The game’s developer, Spanish studio Tequila Works, came under fire for the difference in pricing. Its follow-up comment to Eurogamer didn’t help matters much, either.
Since then, we’ve done a bit of digging, and it turns out more expensive Nintendo Switch games may not be entirely the fault of developers.
Publishers and developers are free to set the price of their Nintendo Switch games, as Nintendo of America boss Reggie Fils-Aimé has already said, but based on conversations we’ve had with developers this week, it looks like companies making multiplatform games that are also coming out on Nintendo Switch are stuck between a rock and a hard place.
Let’s start with Tequila Works’ initial comment on the Rime situation:
“We set prices for our products based on the costs of development and publishing for each specific platform.”
What does this mean? Well, we’ve heard that the cost of manufacturing a Nintendo Switch game is higher than the cost of making a PS4, PC or Xbox One game, because the cartridges the Switch uses cost more to make than Blu-ray discs.
We’ve also heard that the cost of the cart depends on the size of the cart. Switch game card carts come in a variety of capacities: 1GB, 2GB, 4GB, 8GB, 16GB and 32GB. At a high level, the bigger the cart the more expensive it is, although the price may vary according to print run (lower the volume, higher the price, for example – an issue that may affect indie developers who don’t expect to shift a huge number of copies of their game).
Developers working on Switch have to be mindful of the size of the game, because that will determine the cart it’ll ship on. (As an aside, we asked Tequila Works how big Rime is on Switch. It replied: “as the Switch version is still being developed by Tantalus Media, we cannot estimate the final size yet.”)
But why would a Nintendo Switch game cost more on the Nintendo eShop? Digital games, after all, are just a download. There’s no need to factor in costly cart manufacture with an eShop game. Well, we’ve heard that Nintendo’s policy is that Switch eShop games should cost the same as their physical versions, in a bid to keep bricks and mortar shops on-side. A shop such as GAME, for example, is unlikely to go all in on a Switch game if you can download it for half the price instead.
So, we end up in a situation such as Rime, where the game costs £39.99 on Nintendo Switch physical and digital, when the PC, PS4 and Xbox One versions cost just £29.99 physical and digital.
Rime isn’t the only game to suffer from this problem, by the way. Puyo Puyo Tetris, from publisher Koch, costs £34.99 on Nintendo Switch both physically and digitally. It costs £24.99 on PS4.
We’ve heard this policy is why some smaller publishers and developers are going with the eShop only for their Nintendo Switch games. To release a physical version would mean factoring in the cost of manufacturing a cart, bumping up the price accordingly then price-matching the digital version.

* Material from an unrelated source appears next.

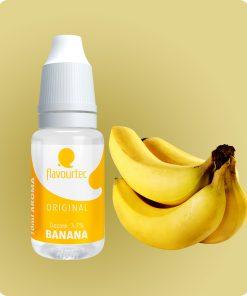 aroma banane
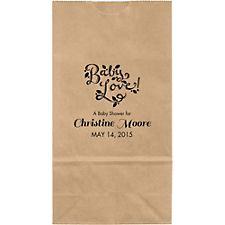 Chalkboard Script Small Custom Favor Bags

Snake Pass, from Sumo Digital, comes out on 29th March priced £15.99 on all platforms: that’s PS4, Xbox One, PC and Nintendo Switch. It’s digital-only. There’s no Switch cart.
“Snake Pass is digital only,” Sumo COO Paul Porter told Eurogamer, “and we have no issue keeping the price the same across all platforms digitally. Indeed, it was important to us that people wouldn’t be penalised by which platform they decided to purchase.”

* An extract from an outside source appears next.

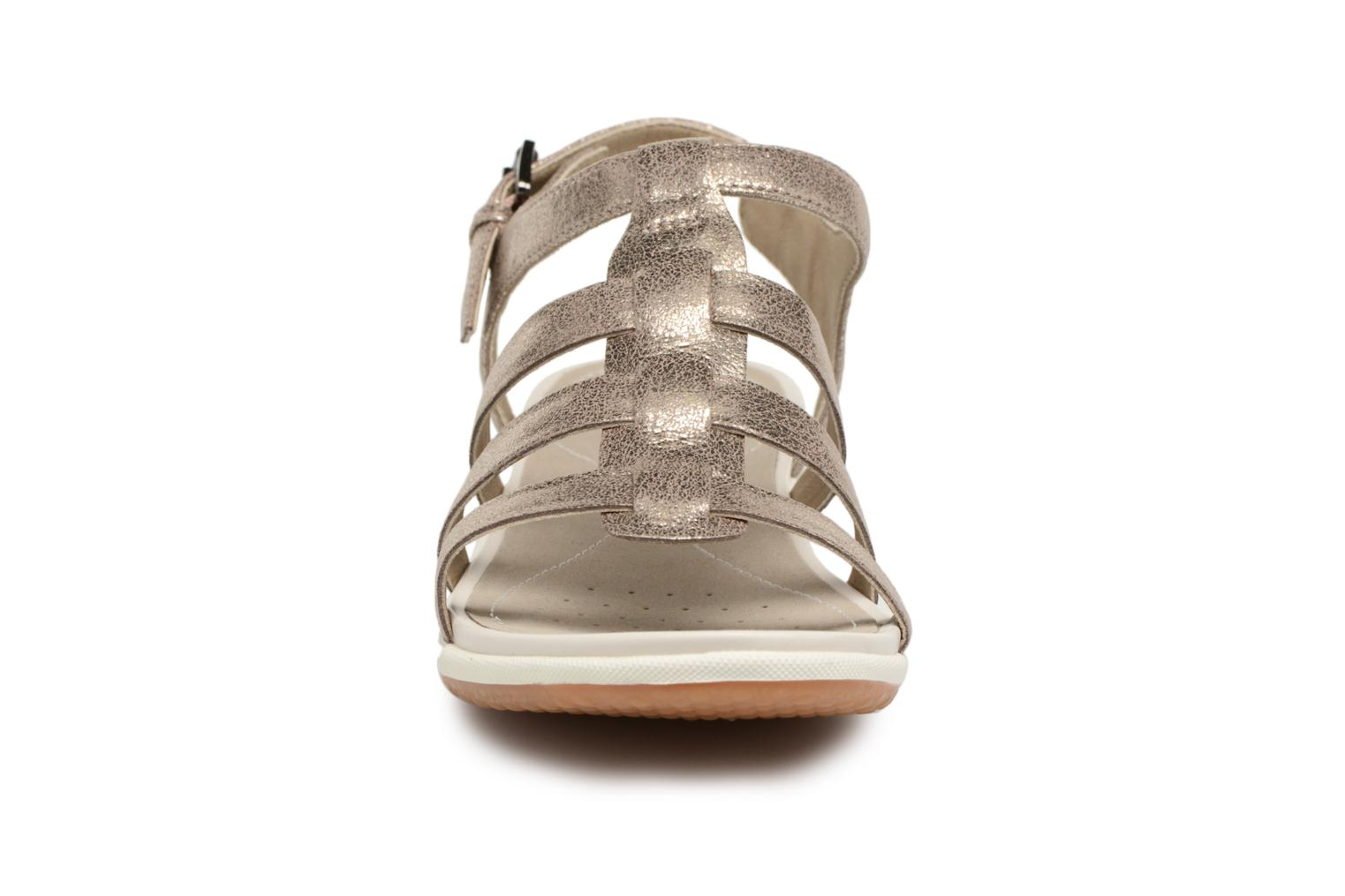 Sandals Geox D SAND.VEGA A D72R6A Silver model view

For Nintendo, it’s not a good look. Here we have a new console from a company already accused of ripping off its customers with higher-than expected pricing. For many, the Switch itself is too expensive at £280. Mario Kart 8’s port, which adds little, is £50. Then you’ve got the new Zelda, whose RRP is £60. Super Bomberman R costs £50, too. (Nintendo declined to comment on this story.)
So, back to poor old Rime. We went back to Tequila Works to try and find out more about the game’s pricing, and received the following response.
“We cannot enter in any specifics, but we can assure you Rime’s price is based on the costs of development and costs of manufacturing for each specific platform.”
Hopefully now you know a little bit more about what that means.